Dykstra Goris majored in nursing at Hope, where she participated in collaborative faculty-student research mentored by former faculty member Dr. Susan Dunn. Her activities as a student also included the Hope Student Nurses Association, student-organized Dance Marathon fund-raiser on behalf of Helen DeVos Children’s Hospital, Gospel Choir and Nykerk Cup competition. Among other honors she received as a student, she was named to the college’s chapters of the Sigma Xi science honorary and Phi Beta Kappa.
Prior to returning as a member of the faculty, she was a registered nurse with the Surgical Intensive Care Unit at Spectrum Health Hospitals in Grand Rapids. She also served as an alumna member of the Hope College Nursing Advisory Council and returned to campus as an invited speaker.
Among other community involvement, she is a member of Pillar Church in Holland. She and her husband, Don, have a young son at home.
Moerdyk, a member of the Seton Hill University faculty since 2014, has received multiple honors for his groundbreaking research, conducted while pursuing his doctorate at the University of Texas at Austin, developing diamidocarbenes, a new class of carbon-based compounds aimed at mimicking select properties of metals.
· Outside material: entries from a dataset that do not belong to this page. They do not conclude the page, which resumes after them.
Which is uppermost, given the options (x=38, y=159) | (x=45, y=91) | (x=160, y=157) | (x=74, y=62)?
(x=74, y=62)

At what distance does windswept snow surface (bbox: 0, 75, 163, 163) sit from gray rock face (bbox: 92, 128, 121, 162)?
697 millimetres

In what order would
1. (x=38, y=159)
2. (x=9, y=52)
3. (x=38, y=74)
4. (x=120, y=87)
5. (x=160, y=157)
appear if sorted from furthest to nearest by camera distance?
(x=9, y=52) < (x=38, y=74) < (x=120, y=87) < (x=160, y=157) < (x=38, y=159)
In 2013, he was part of a select group of young researchers from 78 countries invited to participate in the Nobel Laureate Meeting in Lindau, Germany, an opportunity for the newest generation of scientists to mingle with Nobel Prize winners and discuss their work and ideas. He was subsequently named to two “30 Under 30” lists as an outstanding young scientist: by Scientific American in 2013, and by Forbes in 2015. In addition, his doctoral research was highlighted in Chemical and Engineering News in 2012, the same year that he was also named a William Powers Jr. Graduate Fellow.
Moerdyk also received major national recognition as a student a Hope, where as a chemistry major he conducted research with Dr. Jason Gillmore. In 2008 he was presented one of only 321 Goldwater Scholarships awarded nationwide, and in 2009 he received Honorable Mention in the National Science Foundation’s Graduate Research Fellowship program—recognition that he also received in 2010.
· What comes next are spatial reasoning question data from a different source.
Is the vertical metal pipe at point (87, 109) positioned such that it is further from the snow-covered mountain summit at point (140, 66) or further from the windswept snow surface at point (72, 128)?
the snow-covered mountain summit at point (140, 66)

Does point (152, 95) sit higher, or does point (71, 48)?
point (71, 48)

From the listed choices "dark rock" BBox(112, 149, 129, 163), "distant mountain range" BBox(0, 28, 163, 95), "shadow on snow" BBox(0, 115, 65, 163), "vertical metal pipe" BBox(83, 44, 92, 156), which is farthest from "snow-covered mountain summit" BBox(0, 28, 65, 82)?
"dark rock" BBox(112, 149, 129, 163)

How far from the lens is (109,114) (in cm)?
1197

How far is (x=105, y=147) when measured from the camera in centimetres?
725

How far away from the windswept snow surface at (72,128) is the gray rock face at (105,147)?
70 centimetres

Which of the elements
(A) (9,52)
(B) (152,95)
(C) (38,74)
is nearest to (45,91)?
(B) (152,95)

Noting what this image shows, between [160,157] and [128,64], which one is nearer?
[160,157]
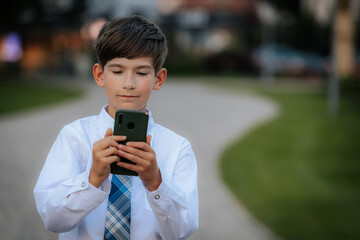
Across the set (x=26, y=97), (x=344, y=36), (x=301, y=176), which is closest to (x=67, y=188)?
(x=301, y=176)

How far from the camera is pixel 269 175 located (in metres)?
7.90

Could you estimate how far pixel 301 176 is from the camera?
26.0 ft

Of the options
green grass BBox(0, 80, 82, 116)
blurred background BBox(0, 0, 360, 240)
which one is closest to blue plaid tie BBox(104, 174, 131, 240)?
blurred background BBox(0, 0, 360, 240)

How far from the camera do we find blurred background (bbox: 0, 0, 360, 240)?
644 cm

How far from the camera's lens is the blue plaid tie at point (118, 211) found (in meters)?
1.81

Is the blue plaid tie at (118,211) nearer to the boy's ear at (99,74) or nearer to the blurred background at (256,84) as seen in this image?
the boy's ear at (99,74)

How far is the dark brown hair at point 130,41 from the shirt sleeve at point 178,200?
403mm

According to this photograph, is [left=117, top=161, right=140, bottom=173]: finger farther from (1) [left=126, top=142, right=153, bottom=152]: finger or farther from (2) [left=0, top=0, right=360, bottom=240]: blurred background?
(2) [left=0, top=0, right=360, bottom=240]: blurred background

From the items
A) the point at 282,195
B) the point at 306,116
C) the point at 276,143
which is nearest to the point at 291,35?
the point at 306,116

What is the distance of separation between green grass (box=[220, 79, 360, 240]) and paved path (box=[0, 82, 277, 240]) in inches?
12.6

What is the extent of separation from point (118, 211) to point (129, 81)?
505 millimetres

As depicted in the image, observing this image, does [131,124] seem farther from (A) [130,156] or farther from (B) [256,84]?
(B) [256,84]

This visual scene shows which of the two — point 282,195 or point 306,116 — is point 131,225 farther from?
point 306,116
In addition to research, his activities at the college included varsity baseball, intramural sports and InterVarsity Christian Fellowship. He was also named to the college’s chapters of Mortar Board, the Sigma Xi science honorary and Phi Beta Kappa.
His wife, Kathryn, is a 2008 Hope graduate. His community activities include science demonstrations for high school and middle school students, Habitat for Humanity and a mission trip to Haiti through Newlonsburg Presbyterian Church. He had an opportunity to connect with current Hope research students this past summer, speaking informally with them while attending the Great Lakes/Central Regional American Chemical Society meeting.
Both Dykstra Goris and Moerdyk will also present workshops hosted by the Alumni Association and the college’s Career Development Center for students as they consider their lives after graduation. Dykstra Goris will present “What Am I Going to Do Now? Goals and Decisions in an Uncertain Time” on Wednesday, March 2, and Moerdyk will present “”Photochromes, Carbenes and Defining Success: A Young Chemist’s Perspective” on Thursday, March 3.